Welcome Home the Whales Cruises
Welcome back the humpbacks on special two-hour cruises with the foundation’s research team. Cruises depart from Maalaea Harbor at 9 and 11:30 a.m. and from Lahaina Harbor at 11:30 a.m. Cost is $24.95 per adult and $17 for children 7-12. Kids 6 and under are free (one child per paying adult).
The foundation’s regular two-hour whale-watch cruises run from Nov. 27 through May 15. Cruises depart daily from Maalaea and Lahaina harbors. Prices begin at $24.95 for adults. Children’s rates are the same as above. Reservations are required.
The foundation will host an open house at its headquarters at Maalaea Harbor Shops, 300 Maalaea Road, from 11 a.m. to 1:30 p.m. Tour the research labs and education classrooms, and meet the research staff.
Stand Up for the Whales
Join a human “pod” on boards or kayaks. This event goes downwind along the South Maui coast. It begins at 8 a.m. at Haycraft Beach Park beside Maalaea Bay and finishes at Kenolio Park in Kihei where there will be refreshments, prize drawings and medallions for participants. Entry fees: $50 for adults and $40 for youths 12-15 years old. Kids under 12 are free, but they must be accompanied by a legal guardian.
Golf Fore the Whales
Open to individuals or teams of four, this golf tournament at Makena Beach and Golf Resort’s North Course includes a reception at Cafe on the Green from 5:30 to 7:30 p.m. with live entertainment, contests, prizes, pupu and a silent auction. The shotgun start for the four-person scramble will be at noon. Advance entry fee is $100 for foundation members and $130 for nonmembers by Nov. 18. After that date the fee is $150 and $160, respectively.

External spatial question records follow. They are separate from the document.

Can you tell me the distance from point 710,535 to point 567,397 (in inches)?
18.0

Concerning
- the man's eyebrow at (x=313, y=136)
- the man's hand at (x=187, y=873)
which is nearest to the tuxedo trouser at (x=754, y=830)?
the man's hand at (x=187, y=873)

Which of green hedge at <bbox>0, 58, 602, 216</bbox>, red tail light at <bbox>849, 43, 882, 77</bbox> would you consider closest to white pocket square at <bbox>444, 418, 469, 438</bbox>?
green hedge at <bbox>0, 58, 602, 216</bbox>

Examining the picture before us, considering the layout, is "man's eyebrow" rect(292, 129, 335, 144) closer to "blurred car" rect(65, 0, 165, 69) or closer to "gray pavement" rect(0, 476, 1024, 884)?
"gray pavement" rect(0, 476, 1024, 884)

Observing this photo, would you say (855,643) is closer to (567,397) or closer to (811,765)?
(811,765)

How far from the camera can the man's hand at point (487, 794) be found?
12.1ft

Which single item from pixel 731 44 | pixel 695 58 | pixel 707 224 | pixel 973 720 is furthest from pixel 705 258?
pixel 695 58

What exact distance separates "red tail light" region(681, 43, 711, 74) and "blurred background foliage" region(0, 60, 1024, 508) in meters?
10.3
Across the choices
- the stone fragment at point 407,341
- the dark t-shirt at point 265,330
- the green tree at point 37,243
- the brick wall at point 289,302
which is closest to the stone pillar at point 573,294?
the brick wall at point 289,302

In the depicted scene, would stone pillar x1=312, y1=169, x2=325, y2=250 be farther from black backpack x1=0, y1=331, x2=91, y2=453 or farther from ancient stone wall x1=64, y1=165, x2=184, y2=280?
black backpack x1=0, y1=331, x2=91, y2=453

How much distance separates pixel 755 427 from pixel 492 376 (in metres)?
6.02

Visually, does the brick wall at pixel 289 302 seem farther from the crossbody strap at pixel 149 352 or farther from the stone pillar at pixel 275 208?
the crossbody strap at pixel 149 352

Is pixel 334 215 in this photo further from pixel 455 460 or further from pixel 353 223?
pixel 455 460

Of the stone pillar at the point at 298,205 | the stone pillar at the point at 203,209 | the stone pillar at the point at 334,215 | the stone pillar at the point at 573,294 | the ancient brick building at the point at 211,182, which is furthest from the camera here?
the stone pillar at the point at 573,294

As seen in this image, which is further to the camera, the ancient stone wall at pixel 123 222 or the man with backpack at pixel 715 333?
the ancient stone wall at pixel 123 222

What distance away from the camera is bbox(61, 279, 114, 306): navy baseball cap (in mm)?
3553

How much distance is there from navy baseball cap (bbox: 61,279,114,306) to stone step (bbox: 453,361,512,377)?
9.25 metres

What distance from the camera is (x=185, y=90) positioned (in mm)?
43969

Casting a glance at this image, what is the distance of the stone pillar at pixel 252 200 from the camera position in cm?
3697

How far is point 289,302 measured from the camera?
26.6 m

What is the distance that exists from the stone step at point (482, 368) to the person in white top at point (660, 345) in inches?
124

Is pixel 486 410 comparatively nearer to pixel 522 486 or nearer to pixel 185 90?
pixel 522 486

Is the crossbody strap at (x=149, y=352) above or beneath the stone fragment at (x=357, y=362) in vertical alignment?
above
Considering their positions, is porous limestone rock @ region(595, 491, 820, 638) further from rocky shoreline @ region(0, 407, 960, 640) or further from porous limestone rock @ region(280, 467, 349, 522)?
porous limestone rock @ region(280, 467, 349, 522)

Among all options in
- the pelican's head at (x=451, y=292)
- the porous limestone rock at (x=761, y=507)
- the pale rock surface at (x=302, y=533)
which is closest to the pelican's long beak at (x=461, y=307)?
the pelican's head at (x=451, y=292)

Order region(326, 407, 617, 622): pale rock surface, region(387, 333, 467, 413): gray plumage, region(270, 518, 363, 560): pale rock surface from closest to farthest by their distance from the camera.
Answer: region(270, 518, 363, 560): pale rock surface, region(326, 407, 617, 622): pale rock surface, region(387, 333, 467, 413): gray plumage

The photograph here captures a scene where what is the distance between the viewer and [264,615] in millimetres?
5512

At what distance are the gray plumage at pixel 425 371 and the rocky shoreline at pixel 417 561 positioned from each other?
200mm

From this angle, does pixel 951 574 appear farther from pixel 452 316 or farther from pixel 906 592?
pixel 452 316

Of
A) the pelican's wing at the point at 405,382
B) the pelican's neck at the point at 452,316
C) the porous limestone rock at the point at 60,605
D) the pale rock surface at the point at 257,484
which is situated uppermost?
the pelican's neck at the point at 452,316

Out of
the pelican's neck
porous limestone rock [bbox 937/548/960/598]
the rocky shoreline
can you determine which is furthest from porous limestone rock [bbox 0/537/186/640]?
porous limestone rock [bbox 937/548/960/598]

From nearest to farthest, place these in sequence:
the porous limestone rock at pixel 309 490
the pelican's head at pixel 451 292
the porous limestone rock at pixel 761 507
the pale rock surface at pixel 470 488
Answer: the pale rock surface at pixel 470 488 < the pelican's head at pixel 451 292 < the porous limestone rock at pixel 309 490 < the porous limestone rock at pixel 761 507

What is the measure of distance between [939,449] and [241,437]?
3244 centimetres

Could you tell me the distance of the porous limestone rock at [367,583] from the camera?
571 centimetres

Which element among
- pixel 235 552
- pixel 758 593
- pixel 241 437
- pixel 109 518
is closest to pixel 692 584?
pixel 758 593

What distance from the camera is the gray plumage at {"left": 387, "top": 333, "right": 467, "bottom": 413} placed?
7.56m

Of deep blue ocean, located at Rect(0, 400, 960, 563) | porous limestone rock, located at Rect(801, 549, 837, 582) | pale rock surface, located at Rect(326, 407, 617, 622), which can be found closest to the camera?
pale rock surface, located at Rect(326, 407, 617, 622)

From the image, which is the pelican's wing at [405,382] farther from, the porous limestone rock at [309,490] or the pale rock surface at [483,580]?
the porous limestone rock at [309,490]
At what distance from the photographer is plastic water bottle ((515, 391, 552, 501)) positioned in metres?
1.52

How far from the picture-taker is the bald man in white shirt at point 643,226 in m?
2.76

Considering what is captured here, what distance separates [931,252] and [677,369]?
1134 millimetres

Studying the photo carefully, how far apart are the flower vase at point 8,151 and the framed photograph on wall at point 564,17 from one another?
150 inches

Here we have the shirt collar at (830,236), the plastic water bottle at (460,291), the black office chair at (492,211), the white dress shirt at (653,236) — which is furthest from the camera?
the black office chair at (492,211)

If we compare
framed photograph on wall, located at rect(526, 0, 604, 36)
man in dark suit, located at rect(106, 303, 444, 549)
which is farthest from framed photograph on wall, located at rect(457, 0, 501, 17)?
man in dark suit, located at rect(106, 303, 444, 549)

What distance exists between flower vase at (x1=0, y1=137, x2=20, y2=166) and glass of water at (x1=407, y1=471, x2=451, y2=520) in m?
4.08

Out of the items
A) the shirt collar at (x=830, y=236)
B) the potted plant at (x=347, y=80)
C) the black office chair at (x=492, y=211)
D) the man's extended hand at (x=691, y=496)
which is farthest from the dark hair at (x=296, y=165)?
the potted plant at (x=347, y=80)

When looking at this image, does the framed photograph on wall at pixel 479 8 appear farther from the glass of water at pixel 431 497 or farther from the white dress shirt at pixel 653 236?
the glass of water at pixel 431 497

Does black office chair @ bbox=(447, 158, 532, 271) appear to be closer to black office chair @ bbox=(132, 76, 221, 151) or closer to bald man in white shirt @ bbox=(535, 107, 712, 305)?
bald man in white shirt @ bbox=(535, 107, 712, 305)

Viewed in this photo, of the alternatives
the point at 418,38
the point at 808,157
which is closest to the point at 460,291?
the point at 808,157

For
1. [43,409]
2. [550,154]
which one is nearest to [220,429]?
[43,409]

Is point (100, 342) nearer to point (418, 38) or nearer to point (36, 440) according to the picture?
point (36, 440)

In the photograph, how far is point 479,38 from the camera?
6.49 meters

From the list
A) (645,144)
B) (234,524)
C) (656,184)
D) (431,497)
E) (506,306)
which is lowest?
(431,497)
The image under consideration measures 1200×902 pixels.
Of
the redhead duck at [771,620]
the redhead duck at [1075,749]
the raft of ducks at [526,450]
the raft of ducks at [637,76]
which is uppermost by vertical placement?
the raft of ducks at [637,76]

Run and Walk for the Whales
Choose the course: 5K walk or run ($35); half-marathon walk or run ($45); or a 2K fun run for children up to age 12 ($25). The starting line and post-event festivities will be at the Makena Beach and Golf Resort. Register online by Dec. 1 and receive a discount for the 5K and half-marathon events.
VIP Whale Watch
Enjoy a two-hour VIP cruise with Greg Kaufman, the foundation’s president and founder. The cruise departs at 12:30 p.m. from Maalaea Harbor. Cost is $49.95 per person and $34.95 for children 7 through 12. Kids 6 and under are free. Reservations are required.
Evening with the Experts
Experts will share insights about whales from different perspectives (last year a scientist, filmmaker and marine photographer were on the panel). This free talk will be from 5:30 to 8 p.m. at the Westin Maui Resort and Spa.
Keiki E.C.O. Day
Keiki E.C.O. (Educating Children Outdoors) Day at Kalama Park is a free, daylong event that teaches Maui schoolchildren about the environment and their role in protecting it. The public is welcome to observe, and visiting families can sign up to participate.
World Whale Day
Planned are live entertainment, ono (delicious) food, Made on Maui artisans fair, environmental displays and children’s activities. It begins at 9 a.m. with Maui’s Parade of Whales along South Kihei Road and continues through 7:30 p.m. at Kalama Park.
Great Whale Count
Help the foundation’s research team count whales that can be seen from Maui’s shores. All training and materials are provided, it’s a great way to learn about whales, and there’s no cost to participate.
Aloha to the Whales Cruise
Departing from Lahaina Harbor at 2:30 p.m., this two-hour cruise marks the end of whale-watch season on Maui. Cost is $24.95 for adults and $17 for children 3-12. Kids 2 and under are free (one child per paying adult). Reservations are required.